The apologies from Bee and TBS came only about an hour after a digital advertiser, the car marketplace Autotrader.com, pledged to cut ties with the show. Later the same day, insurance giant State Farm also pledged to stop advertising on the show.
The campaign to punish Bee for crossing a line (her words) was only the latest in a series of efforts that have harnessed the power of social media and the corporate fear of public shaming to get television networks to punish their employees for going too far.
ABC, in particular, has been a boycott target at least twice in recent months: in February, for a comment made by The View co-host Joy Behar, and last week, after the namesake of the hit show Roseanne made racist remarks on Twitter.
In early April, media watchers openly questioned whether Fox News primetime host Laura Ingraham would survive an advertiser boycott that thinned out her show’s roster of sponsoring brands but ultimately did not fell her. There was a fledgling effort to hold MSNBC responsible for problematic blog posts written more than a decade ago by weekend host Joy Reid, though a source close to the network said that no advertisers dropped out as a result of the campaign.
Industry analyst Andrew Tyndall, however, is skeptical about the power of these campaigns. “They have zero impact on the primary revenue stream for cable TV networks, which is from subscription fees rather than from advertising revenue,” he said. “The pool of potential advertisers for a boycotted show is usually large enough that any dropped spot can usually be replaced (if not immediately, then soon enough).”
What all of these recent efforts have in common is partisan politics: Bee, Behar and Reid are outspoken critics of the president, while Ingraham is a strong supporter.
“Advertiser boycotts are the latest cudgel being used to retaliate by aggrieved parties,” said Joseph Peyronnin, a Hofstra University journalism professor and former executive for Telemundo, Fox News and CBS News who cited the “chilling effect” of such campaigns. “Television is an extremely competitive business, and it is generally averse to controversy,” he added.
Hours before Bee apologized, White House Press Secretary Sarah Huckabee Sanders lambasted her in a statement and said that “executives at Time Warner and TBS must demonstrate that such explicit profanity about female members of this administration will not be condoned on its network.” (Sanders also called last September for ESPN to terminate then-show host Jemele Hill over a barbed remark she made on Twitter, an unusual plea from a government employee that raised eyebrows.)

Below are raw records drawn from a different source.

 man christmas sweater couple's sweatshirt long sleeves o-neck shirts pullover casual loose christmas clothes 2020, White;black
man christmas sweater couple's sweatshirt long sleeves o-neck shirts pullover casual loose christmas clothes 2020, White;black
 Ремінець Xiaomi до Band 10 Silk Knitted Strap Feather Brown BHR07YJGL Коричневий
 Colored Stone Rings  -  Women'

“The president of the United States and top White House officials should never use their powerful platform to call on anyone but government officials to be fired,” said Griffin, who was called out by Trump in late March 2017 over an ill-advised photo shoot.

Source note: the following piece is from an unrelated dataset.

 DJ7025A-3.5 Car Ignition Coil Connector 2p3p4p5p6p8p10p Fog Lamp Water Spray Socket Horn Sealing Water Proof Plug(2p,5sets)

Bill Burton, a Democratic strategist who served as a White House press secretary under President Barack Obama, said the previous president’s team complained about some of the programming on Fox News but never advocated for a boycott or show termination.
“One would think that if this White House finally decided to show moral leadership, it wouldn’t be because of something that someone said on TBS,” Burton said.

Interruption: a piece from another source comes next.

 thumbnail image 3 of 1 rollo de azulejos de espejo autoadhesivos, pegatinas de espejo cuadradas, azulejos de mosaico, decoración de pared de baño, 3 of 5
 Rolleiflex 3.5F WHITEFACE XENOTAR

While the network’s response to the Bee backlash is not thought to be connected, TBS parent company Time Warner is in a particularly tenuous position right now, as it awaits a June 12 court decision over the government’s lawsuit to block AT&T’s deal to acquire it.
The Trump presidency has been a tricky one for corporate media companies, which have benefitted from a “bump” in interest in news but are wary of appearing in the media-critic-in-chief’s crosshairs.
Last week, the president targeted ABC parent company Disney president Bob Iger with two separate tweets asking why the network apologized to former Obama adviser Valerie Jarrett, the target of Roseanne Barr’s slur, but not to him. The network has not engaged with the president’s complaint.